How To Win Custody Of A Corporation
Wednesday, September 27, 2017

In family law, the fights are often over who gets custody of the kids, the pets and the house.  Shareholders battle over many things, but you don’t often hear of custody fights in the corporate context.  Is it even possible to win custody of a corporation?  In Nevada, the answer is yes.

NRS 78.347 allows any stockholder to apply to the district court to appoint one or more persons to be custodians of the corporation.  There are two grounds for such the appointment of a custodian:

  • The business of the corporation is suffering or is threatened with irreparable injury because the directors are so divided respecting the management of the affairs of the corporation that a required vote for action by the board of directors cannot be obtained and the stockholders are unable to terminate this division; or

  • The corporation has abandoned its business and has failed within a reasonable time to take steps to dissolve, liquidate or distribute its assets in accordance with Chapter 78 of Nevada Revised Statutes.

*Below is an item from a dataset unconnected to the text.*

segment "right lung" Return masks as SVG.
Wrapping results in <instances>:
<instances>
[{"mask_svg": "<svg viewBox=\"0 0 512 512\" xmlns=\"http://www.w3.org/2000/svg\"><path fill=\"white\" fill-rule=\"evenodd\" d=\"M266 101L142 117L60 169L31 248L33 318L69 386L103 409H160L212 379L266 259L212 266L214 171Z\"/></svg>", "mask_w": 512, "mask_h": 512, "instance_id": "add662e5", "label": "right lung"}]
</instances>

An applicant for custodianship (who may or may not be the stockholder) must supply detailed information to the court, including disclosures regarding regulatory misdeeds.  NRS 78.347(2).  The district court must order any applicant awarded custodianship to take a number of actions, including the giving of notice of a shareholders within a “reasonable time” after an application for custodianship has been granted.  NRS 78.347(3).  A custodian has all the powers and title of a trustee appointed under NRS 78.590, 78.635 and 78.650, but the authority of the custodian is to continue the business of the corporation and not to liquidate its affairs or distribute its assets, except when the district court so orders and except when corporation has abandoned its business and has failed within a reasonable time to take steps to dissolve, liquidate or distribute its assets.  NRS 78.347(6).

Do courts ever appoint custodians?  U.S. District Court Judge Jennifer A. Dorsey recently did so in Souza v. Elevate, Inc., U.S. Dist. Ct. D-Nev. Case No. 2:17-cv-001924 (Sept. 19, 2017).